In the 21st century we found a new enemy we could really fear, militant Islamic fundamentalism. Lest we deemed the likes of Omar Bakri and Abu Hamza to be harmless, cartoon villains, the 7/7 bombings proved that the threat to London was as real as the threat to New York. Brave British journalists such as Melanie Phillips and Nick Cohen, as well as the Conservative MP Michael Gove, wrote detailed exposés of the growing threat posed by Islamic fanatics in Britain. But the opponents of Islamic fascism met resistance from two powerful non-aligned constituencies. The Left claimed Islamic extremism was an offshoot of the West's “imperialist” foreign policy and, in particular, support for Israel. British Moslems claimed there was a campaign of vilification against them. The two groups combined forces and soon Blair and Bush-bashing became the preferred national sport.
In effect, a battle was being fought to decide the identity of the real victims in the post-9/11 West, the indigenous white majority who feared terrorism or the Moslems who resented racial stereotyping. The British press now began to tread carefully for fear of inflaming already delicate sensitivities. They refused to publish the Danish cartoons lampooning the Prophet Muhammad and reacted cautiously when former Foreign Secretary Jack Straw opened Pandora's Box by criticising the veil.

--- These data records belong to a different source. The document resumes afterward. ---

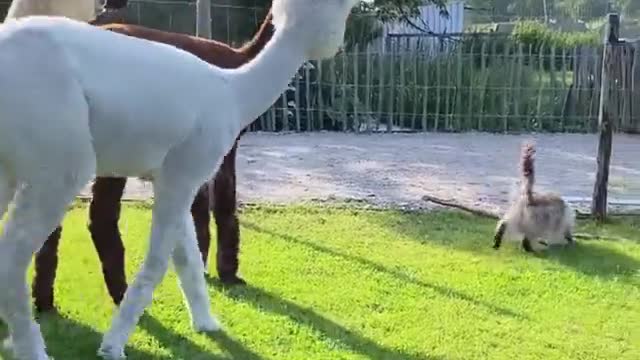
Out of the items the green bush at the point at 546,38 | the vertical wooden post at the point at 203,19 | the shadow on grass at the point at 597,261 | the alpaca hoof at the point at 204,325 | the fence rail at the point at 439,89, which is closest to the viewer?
the alpaca hoof at the point at 204,325

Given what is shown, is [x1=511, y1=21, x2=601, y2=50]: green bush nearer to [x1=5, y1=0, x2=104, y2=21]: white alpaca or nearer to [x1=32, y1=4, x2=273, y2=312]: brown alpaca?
[x1=32, y1=4, x2=273, y2=312]: brown alpaca

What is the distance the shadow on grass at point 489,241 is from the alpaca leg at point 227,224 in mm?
1903

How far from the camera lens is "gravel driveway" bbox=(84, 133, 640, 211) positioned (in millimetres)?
9812

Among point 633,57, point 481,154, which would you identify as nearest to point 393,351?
point 481,154

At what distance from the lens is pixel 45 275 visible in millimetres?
5398

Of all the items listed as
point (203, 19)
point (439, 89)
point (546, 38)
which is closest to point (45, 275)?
point (203, 19)

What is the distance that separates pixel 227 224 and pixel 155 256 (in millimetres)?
1627

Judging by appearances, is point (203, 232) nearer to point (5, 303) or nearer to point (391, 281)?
point (391, 281)

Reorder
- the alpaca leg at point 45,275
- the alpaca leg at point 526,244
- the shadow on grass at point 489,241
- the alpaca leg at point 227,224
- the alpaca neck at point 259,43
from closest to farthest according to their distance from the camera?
the alpaca leg at point 45,275 → the alpaca neck at point 259,43 → the alpaca leg at point 227,224 → the shadow on grass at point 489,241 → the alpaca leg at point 526,244

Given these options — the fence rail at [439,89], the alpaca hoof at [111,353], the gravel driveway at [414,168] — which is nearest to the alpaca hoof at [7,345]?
the alpaca hoof at [111,353]

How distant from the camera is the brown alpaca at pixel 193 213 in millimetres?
5293

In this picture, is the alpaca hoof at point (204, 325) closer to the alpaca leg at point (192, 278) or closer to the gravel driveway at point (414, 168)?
the alpaca leg at point (192, 278)

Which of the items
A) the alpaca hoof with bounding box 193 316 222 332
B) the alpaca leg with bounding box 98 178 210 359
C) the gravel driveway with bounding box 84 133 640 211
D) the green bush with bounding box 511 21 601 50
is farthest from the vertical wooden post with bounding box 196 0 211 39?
the green bush with bounding box 511 21 601 50

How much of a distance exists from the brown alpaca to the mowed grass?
0.16 metres
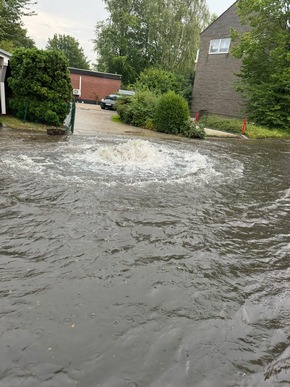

The media now needed to find a new scapegoat, preferably one unable to retaliate. The criteria were simple – it had to be a small, defenceless nation lacking influence or representation. The “shock” over the Polish “invasion” handed the press two gifts on a silver platter; it exposed the ineptitude of the Home Office in underestimating the numbers of new arrivals as well as the appeal of Britain as a “soft touch” for migrant workers. But the size of the new Polish constituency in Britain was a mixed blessing for the tabloids' attack dogs. Soon, the Poles (God forbid!) had their own food on supermarket shelves and their own newspapers. Besides, the Polish community proved to be generally law-abiding and popular. And we rather liked seeing the pretty blonde girl with high cheekbones cleaning the platform at underground stations. So the papers backed off.
But the reality on the streets pointed to a city bulging at the seams. Doctors' surgeries and schools were overcrowded and the commute to and from work was increasingly unbearable. The proverbial horse had already fled from the stable - probably years earlier - but the press demanded that the door be slammed anyway. So Romania and Bulgaria became ideal whipping boys as the January 2007 deadline approached. Both countries ranked among the poorest in the EU, making it easy for the press to conjure up an image of Romanians and Bulgarians as thieving Gypsies and organised criminals. Most Britons knew little about the countries concerned, except for the few who had holidayed or bought properties on the Black Sea, or adopted a Romanian child. But most knew of the notorious Romanian butcher Ceausescu. His barbarity became a symbol for both countries and soon Romania and Bulgaria dissolved into an amorphous mass, mutually interchangeable in the minds of bigoted bullies armed with poisonous pens.
Bulgaria was the smaller nation of the two and so it was easier to bash. Until, that is, the number of Bulgarians in Britain grows and we start to actually like the pretty raven-haired girl with high cheekbones cleaning the platform on the underground.